Get difference between column strings in R dataframe-CodePudding

I'm with a fundamental question in R:

Considering that I have a data frame, where each column represent the set of nucleotide mutations into two samples 'major' and 'minor'

major <- c("T2A,C26T,G652A")
minor <- c("T2A,C26T,G652A,C725T")

df <- data.frame(major,minor)
tibble(df)

#A tibble: 1 x 2
  major          minor               
  <chr>          <chr>               
1 T2A,C26T,G652A T2A,C26T,G652A,C725T

And I want to identify the mutations present in 'minor' that aren't in 'major'.

I know that if those 'major' and 'minor' mutations were stored vectors, I could use setdiff to get this difference, but, the data that I received is stored as a long string with some mutations separated by comma, and I don't know how transform this column string to a column vector in the data frame to get this difference (I tried without success).

using the setdiff directly in the columns:

setdiff(df$minor, df$major)
# I got
[1] "T2A C26T G652A C725T"

The expected results was:

C725T

Could anyone help me?

Best,

CodePudding user response：

This works on a multi-row data frame, doing comparisons by row:

library(dplyr)
major <- c("T2A,C26T,G652A", "world")
minor <- c("T2A,C26T,G652A,C725T", "hello,world")

df <- data.frame(major,minor)

df %>%
  mutate(
    across(c(major, minor), strsplit, split = ",")
  ) %>%
  mutate(
    diff = mapply(setdiff, minor, major)
  )
#              major                   minor  diff
# 1 T2A, C26T, G652A T2A, C26T, G652A, C725T C725T
# 2            world            hello, world hello

Note that it does modify the major and minor columns, turning them into list columns containing character vectors within each row. You can use the .names argument to across if you need to keep the originals.

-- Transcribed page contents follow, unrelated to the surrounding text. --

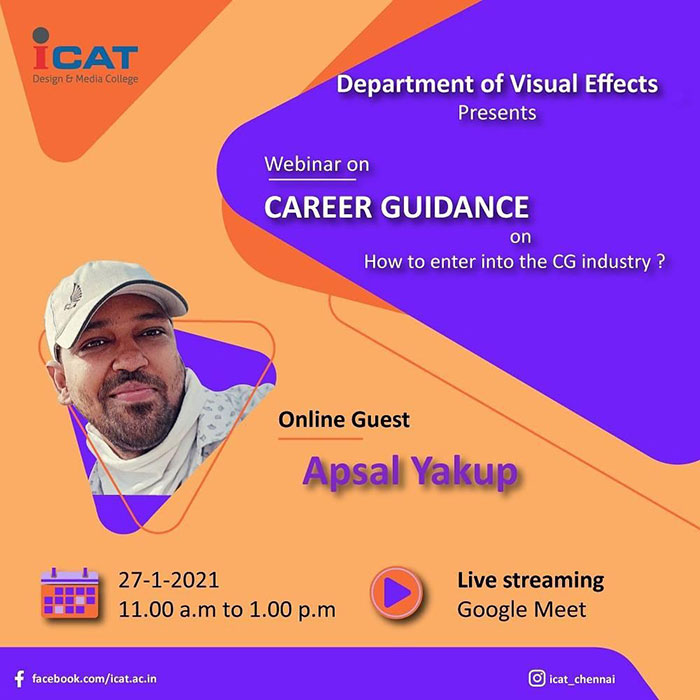 iCAT
Design & Media College

Department of Visual Effects
Presents

Webinar on

CAREER GUIDANCE
on
How to enter into the CG industry ?

Online Guest

Apsal Yakup

27-1-2021
11.00 a.m to 1.00 p.m

Live streaming
Google Meet

facebook.com/icat.ac.in

icat_chennai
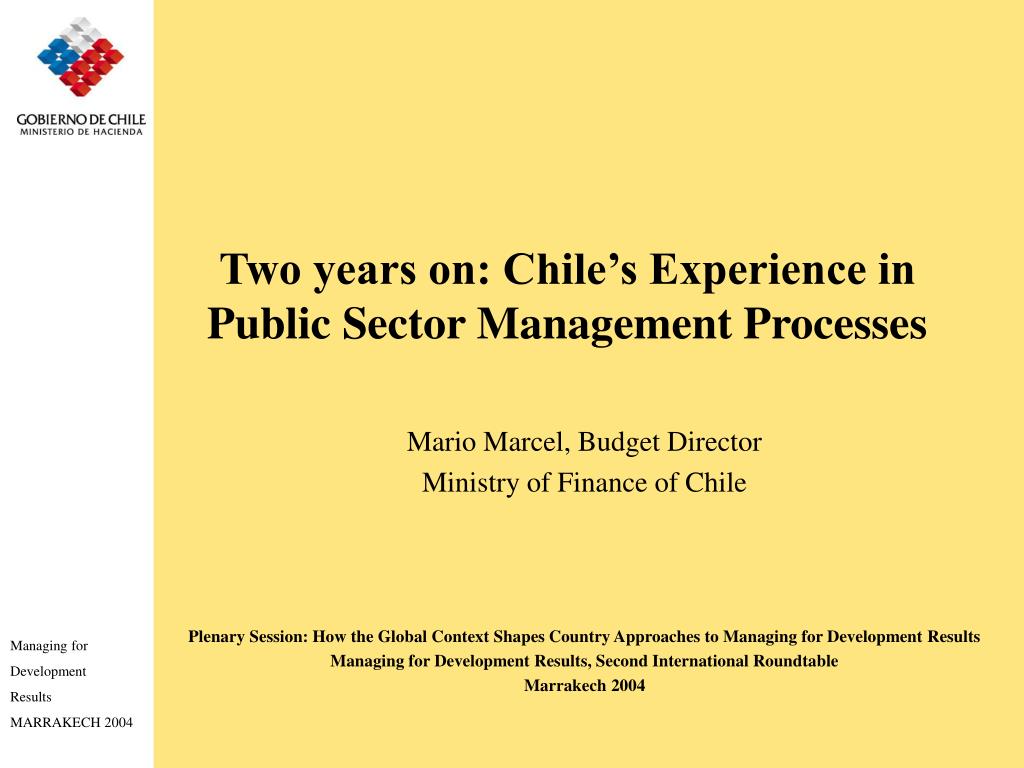 GOBIERNO DE CHILE
MINISTERIO DE HACIENDA

Two years on: Chile's Experience in Public Sector Management Processes

Mario Marcel, Budget Director
Ministry of Finance of Chile

Plenary Session: How the Global Context Shapes Country Approaches to Managing for Development Results
Managing for Development Results, Second International Roundtable
Marrakech 2004

Managing for Development Results
MARRAKECH 2004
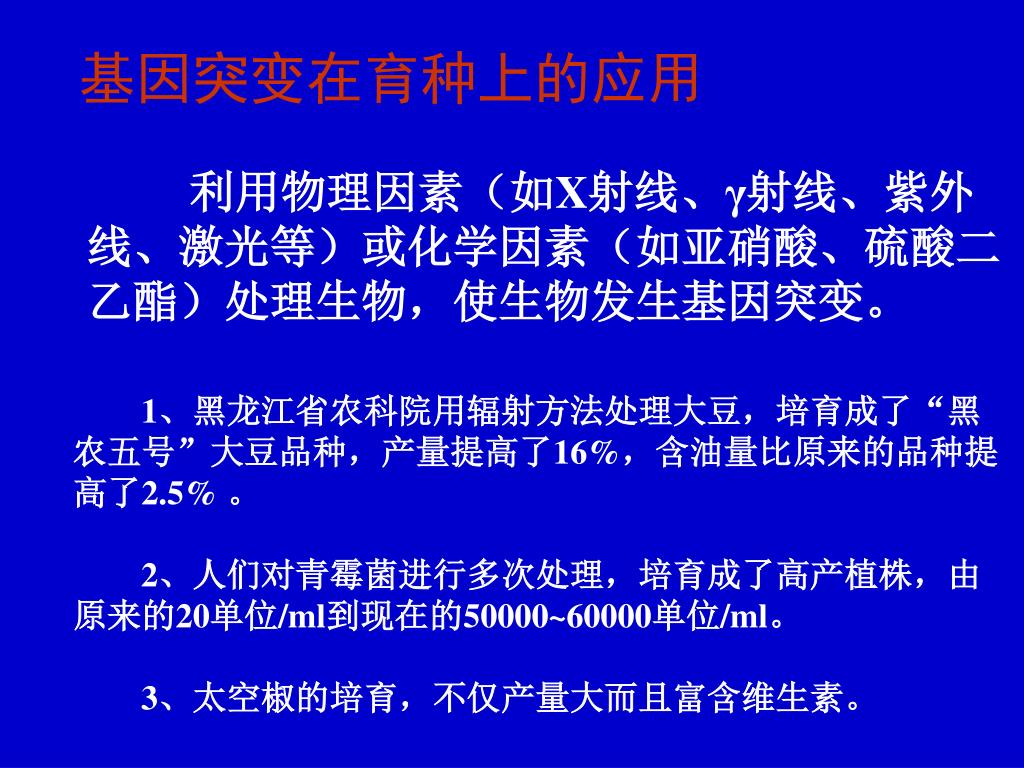 基因突变在育种上的应用

利用物理因素（如X射线、γ射线、紫外线、激光等）或化学因素（如亚硝酸、硫酸二乙酯）处理生物，使生物发生基因突变。

1、黑龙江省农科院用辐射方法处理大豆，培育成了“黑农五号”大豆品种，产量提高了16%，含油量比原来的品种提高了2.5% 。

2、人们对青霉菌进行多次处理，培育成了高产植株，由原来的20单位/ml到现在的50000~60000单位/ml。

3、太空椒的培育，不仅产量大而且富含维生素。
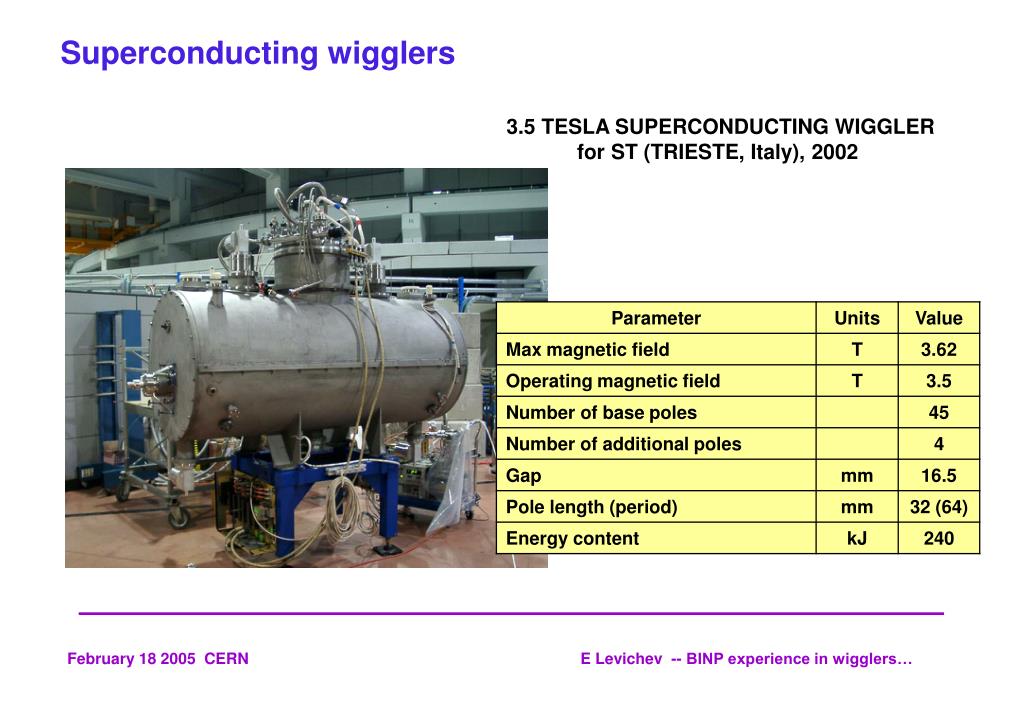 Superconducting wigglers

3.5 TESLA SUPERCONDUCTING WIGGLER
for ST (TRIESTE, Italy), 2002

| Parameter | Units | Value |
|---|---|---|
| Max magnetic field | T | 3.62 |
| Operating magnetic field | T | 3.5 |
| Number of base poles | | 45 |
| Number of additional poles | | 4 |
| Gap | mm | 16.5 |
| Pole length (period) | mm | 32 (64) |
| Energy content | kJ | 240 |

February 18 2005 CERN

E Levichev -- BINP experience in wigglers…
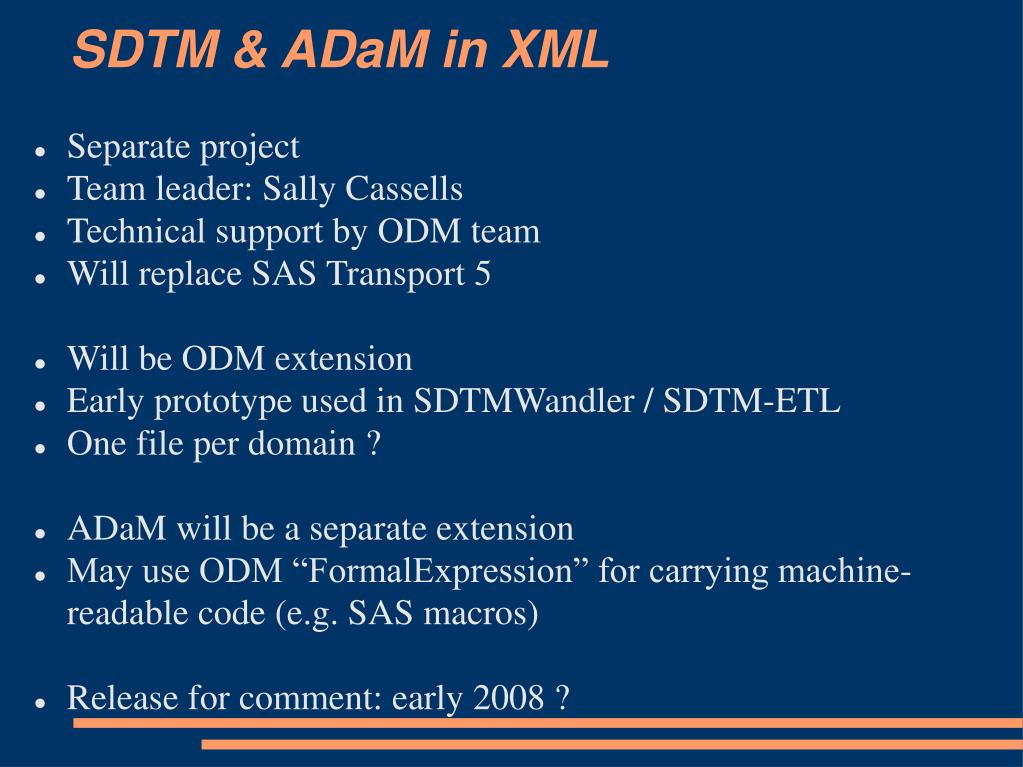 SDTM & ADaM in XML

- Separate project
- Team leader: Sally Cassells
- Technical support by ODM team
- Will replace SAS Transport 5

- Will be ODM extension
- Early prototype used in SDTMWandler / SDTM-ETL
- One file per domain ?

- ADaM will be a separate extension
- May use ODM “FormalExpression” for carrying machine-readable code (e.g. SAS macros)

- Release for comment: early 2008 ?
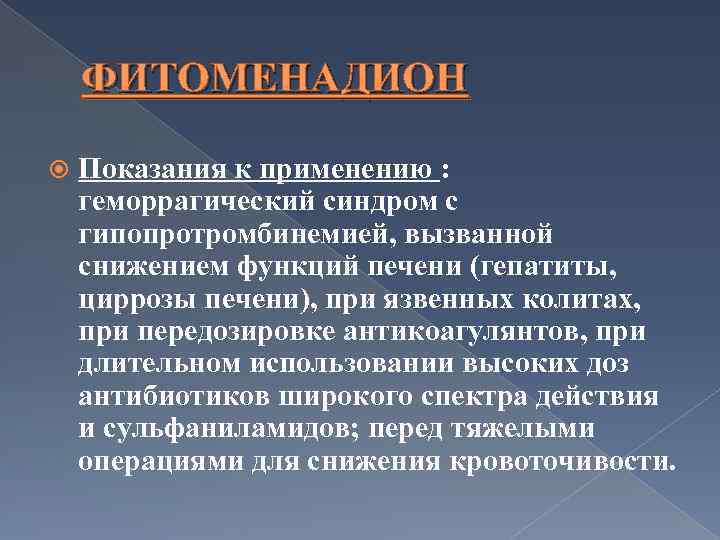 ФИТОМЕНАДИОН

Показания к применению : геморрагический синдром с гипопротромбинемией, вызванной снижением функций печени (гепатиты, циррозы печени), при язвенных колитах, при передозировке антикоагулянтов, при длительном использовании высоких доз антибиотиков широкого спектра действия и сульфаниламидов; перед тяжелыми операциями для снижения кровоточивости.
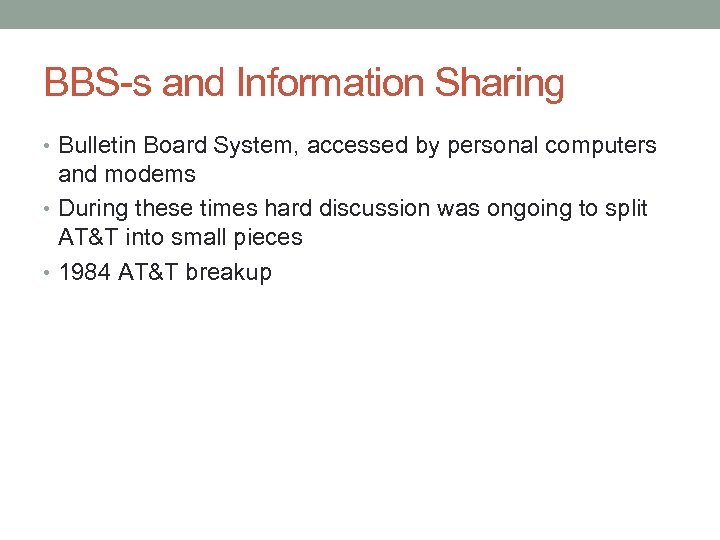 BBS-s and Information Sharing

• Bulletin Board System, accessed by personal computers and modems
• During these times hard discussion was ongoing to split AT&T into small pieces
• 1984 AT&T breakup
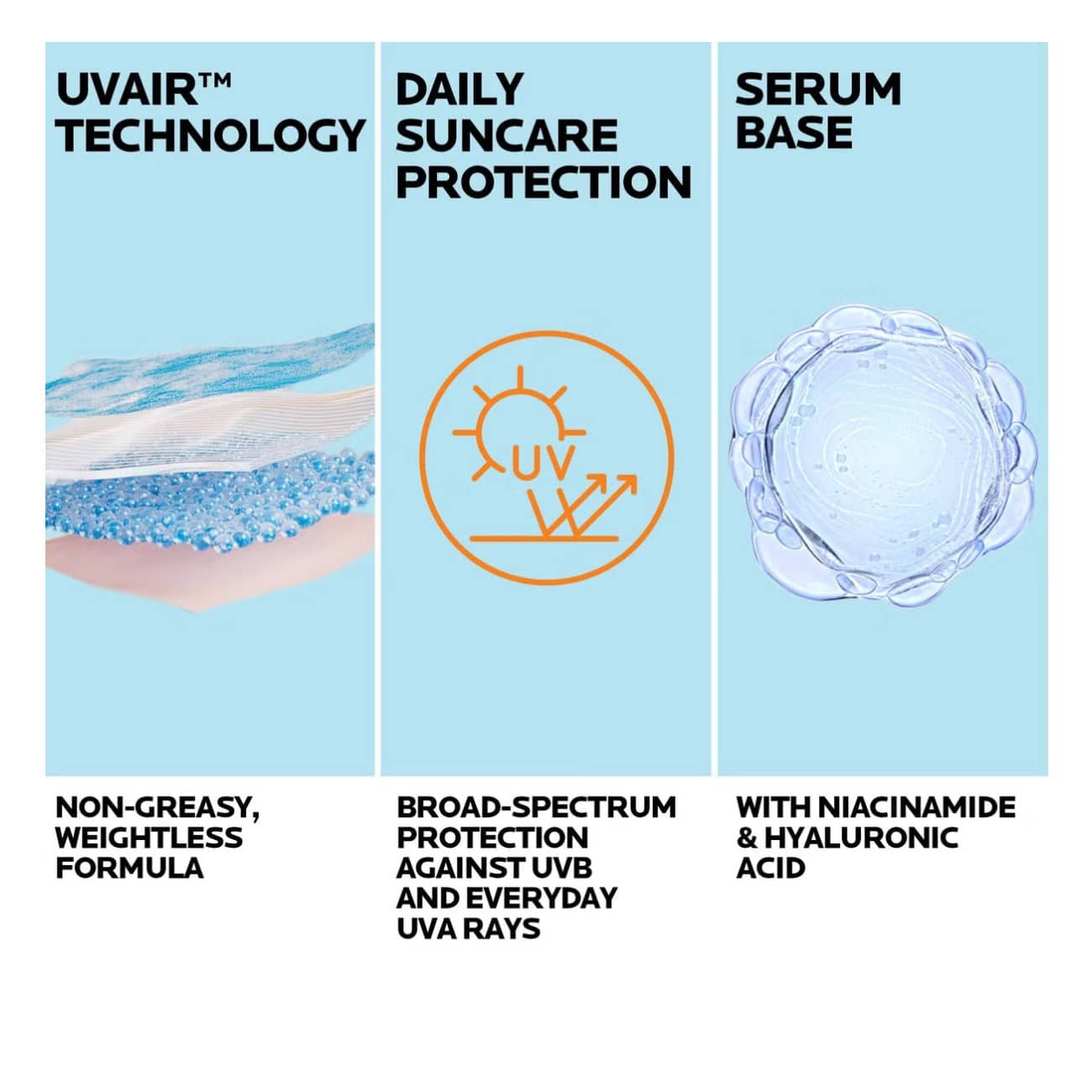 UVAIR™ TECHNOLOGY

NON-GREASY, WEIGHTLESS FORMULA

DAILY SUNCARE PROTECTION

UV

BROAD-SPECTRUM PROTECTION AGAINST UVB AND EVERYDAY UVA RAYS

SERUM BASE

WITH NIACINAMIDE & HYALURONIC ACID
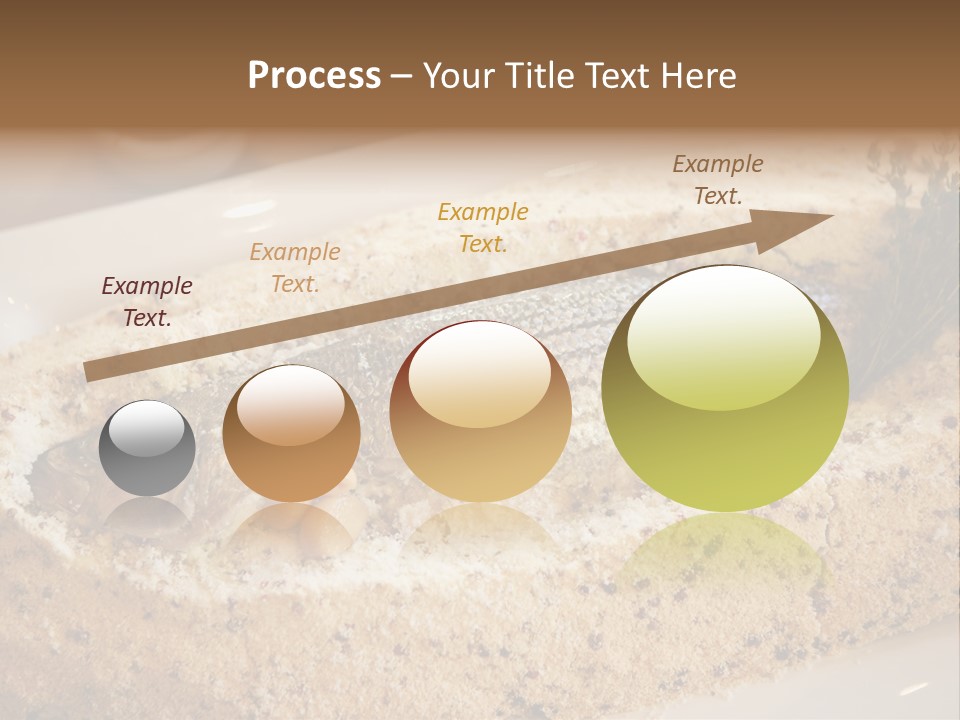 Process – Your Title Text Here

Example Text.

Example Text.

Example Text.

Example Text.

CodePudding user response：

Easiest way to do this; define major and minor as character vector

major <- c("T2A", "C26T", "G652A")

and

minor <- c("T2A", "C26T", "G652A", "C725T")

then

df <- tibble(major, minor)
setdiff(df$minor, df$major)
#> "C725T"

If not possible to split major and minor as character vector, you can use stringr package to do that job.

library(stringr)

major <- c("T2A,C26T,G652A")
minor <- c("T2A,C26T,G652A,C725T")

df <- tibble(
  major = str_split(major, pattern = ",", simplify = TRUE), 
  minor = str_split(minor, pattern = ",", simplify = TRUE)
)

setdiff(df$minor, df$major)
#> "C725T"